Public Impact Projects at Smaller Organizations
This new NEH grant program supports small and mid-size cultural organizations that are working on humanities interpretation and public programming for their communities. This program is designed to increase the accessibility of NEH funds to small organizations, particularly those from underserved communities. Across the United States, these organizations serve their communities as keepers of history and culture, sources of informal education, and gathering places for their community. To assist them in expanding the impact, reach, and excellence of their public programs, these awards support a variety of activities that focus on either strengthening interpretive approaches for future programming or enhancing community engagement with public programs.
Addressing Our Changing Climate
The Biden-Harris administration has implemented a whole-of-government approach to responding to the damaging effects of climate change. NEH and the 56 state and jurisdictional humanities partners have long provided technical assistance and support for cultural and educational institutions to protect and sustain humanities collections and programs in the wake of severe weather events such as hurricanes, floods, and wildfires. Through NEH’s American Tapestry initiative, NEH will develop and implement programs that incorporate climate resilience in the nation’s cultural and educational sectors and promote robust humanities research into the cultural and historical roots of the climate crisis and its impact on human language, culture, and society. These programs include the following:
Cultural and Community Resilience Program
This new NEH program builds cultural and community resilience in the face of climate change as well as challenges posed by the COVID-19 pandemic. The program supports efforts to mitigate the impact of climate change and the pandemic on communities while safeguarding their cultural resources, especially among disadvantaged communities, as outlined in the Biden-Harris administration’s Justice40 initiative.

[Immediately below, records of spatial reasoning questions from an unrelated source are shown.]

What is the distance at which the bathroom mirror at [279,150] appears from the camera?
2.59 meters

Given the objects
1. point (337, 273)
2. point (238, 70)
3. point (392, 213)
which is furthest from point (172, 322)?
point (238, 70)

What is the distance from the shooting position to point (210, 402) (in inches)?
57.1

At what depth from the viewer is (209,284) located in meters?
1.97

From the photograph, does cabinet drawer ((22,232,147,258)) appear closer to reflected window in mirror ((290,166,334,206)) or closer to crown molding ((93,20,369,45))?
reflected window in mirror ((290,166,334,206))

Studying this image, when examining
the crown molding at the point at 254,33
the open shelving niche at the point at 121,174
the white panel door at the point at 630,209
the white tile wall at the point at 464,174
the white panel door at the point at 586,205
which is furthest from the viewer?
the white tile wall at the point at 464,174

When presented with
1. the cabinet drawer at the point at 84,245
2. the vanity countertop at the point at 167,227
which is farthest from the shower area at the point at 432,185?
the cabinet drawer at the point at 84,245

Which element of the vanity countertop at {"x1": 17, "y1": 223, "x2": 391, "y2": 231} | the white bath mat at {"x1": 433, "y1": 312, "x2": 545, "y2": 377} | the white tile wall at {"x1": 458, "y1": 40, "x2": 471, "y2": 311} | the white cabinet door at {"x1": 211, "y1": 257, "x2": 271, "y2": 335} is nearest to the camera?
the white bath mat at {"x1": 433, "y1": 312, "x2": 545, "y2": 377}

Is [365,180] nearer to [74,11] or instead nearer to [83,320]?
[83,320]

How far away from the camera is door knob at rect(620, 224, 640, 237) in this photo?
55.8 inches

Climate Smart Humanities Organizations
This new NEH program enables cultural organizations, such as museums, libraries, archives, and humanities centers, to develop strategic climate action plans. Although cultural organizations cite climate change as one of the greatest threats to their holdings and operations, many lack the resources to plan for and respond to such existential threats. This program enables America’s cultural stewards to study how their facilities may be at risk from climate change and make plans to build resilience to these threats.